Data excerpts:

--------------------------------------------------

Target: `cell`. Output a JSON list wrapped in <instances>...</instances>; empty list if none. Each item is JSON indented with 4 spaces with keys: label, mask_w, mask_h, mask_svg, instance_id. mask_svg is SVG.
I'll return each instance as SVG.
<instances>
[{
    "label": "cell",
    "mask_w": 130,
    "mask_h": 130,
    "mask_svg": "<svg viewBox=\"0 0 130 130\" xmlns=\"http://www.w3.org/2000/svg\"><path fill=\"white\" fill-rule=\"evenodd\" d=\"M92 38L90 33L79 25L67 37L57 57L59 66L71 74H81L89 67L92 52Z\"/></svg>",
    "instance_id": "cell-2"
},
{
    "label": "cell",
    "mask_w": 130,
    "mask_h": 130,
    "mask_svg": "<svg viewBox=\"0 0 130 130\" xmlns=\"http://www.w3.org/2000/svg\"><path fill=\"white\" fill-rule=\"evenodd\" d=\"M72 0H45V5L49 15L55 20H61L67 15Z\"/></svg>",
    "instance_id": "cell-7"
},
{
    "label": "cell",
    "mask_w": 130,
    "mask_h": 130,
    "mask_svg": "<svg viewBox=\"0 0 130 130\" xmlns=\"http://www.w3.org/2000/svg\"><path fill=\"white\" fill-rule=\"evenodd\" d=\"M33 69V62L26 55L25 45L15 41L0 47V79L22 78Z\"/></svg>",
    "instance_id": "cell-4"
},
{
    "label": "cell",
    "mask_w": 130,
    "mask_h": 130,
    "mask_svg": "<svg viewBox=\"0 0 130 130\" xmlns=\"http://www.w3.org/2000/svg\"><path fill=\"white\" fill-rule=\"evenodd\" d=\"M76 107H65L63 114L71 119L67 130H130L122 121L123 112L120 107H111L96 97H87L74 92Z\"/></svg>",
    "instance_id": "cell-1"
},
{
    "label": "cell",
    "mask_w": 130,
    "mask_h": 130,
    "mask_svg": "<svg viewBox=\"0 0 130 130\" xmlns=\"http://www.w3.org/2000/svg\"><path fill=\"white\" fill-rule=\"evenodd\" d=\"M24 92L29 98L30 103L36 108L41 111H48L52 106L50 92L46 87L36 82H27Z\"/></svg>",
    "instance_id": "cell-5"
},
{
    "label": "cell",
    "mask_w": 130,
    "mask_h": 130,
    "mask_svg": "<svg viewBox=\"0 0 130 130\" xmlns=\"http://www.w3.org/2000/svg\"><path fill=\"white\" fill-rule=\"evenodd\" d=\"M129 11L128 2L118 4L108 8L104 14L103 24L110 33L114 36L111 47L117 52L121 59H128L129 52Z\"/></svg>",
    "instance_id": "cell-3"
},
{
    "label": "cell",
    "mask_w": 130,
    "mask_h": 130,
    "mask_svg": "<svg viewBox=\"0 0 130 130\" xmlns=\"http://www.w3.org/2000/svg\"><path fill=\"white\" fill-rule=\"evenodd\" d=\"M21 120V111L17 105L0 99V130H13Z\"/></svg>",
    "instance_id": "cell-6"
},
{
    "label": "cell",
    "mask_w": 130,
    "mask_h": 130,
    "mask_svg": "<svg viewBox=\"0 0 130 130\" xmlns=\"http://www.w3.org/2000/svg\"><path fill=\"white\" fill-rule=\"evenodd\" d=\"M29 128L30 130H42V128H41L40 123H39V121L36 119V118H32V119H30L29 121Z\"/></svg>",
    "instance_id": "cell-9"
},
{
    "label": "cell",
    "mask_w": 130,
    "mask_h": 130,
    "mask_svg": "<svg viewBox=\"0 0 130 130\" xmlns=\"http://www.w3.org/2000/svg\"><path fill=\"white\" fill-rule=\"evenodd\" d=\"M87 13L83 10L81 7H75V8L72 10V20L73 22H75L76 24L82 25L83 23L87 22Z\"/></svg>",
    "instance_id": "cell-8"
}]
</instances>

--------------------------------------------------

*SHORT EXERCISE*. Count the lines in the entries above that contain the string "viewBox", matching case exactly. Reply with the number alone.

*COMPLETE ANSWER*. 9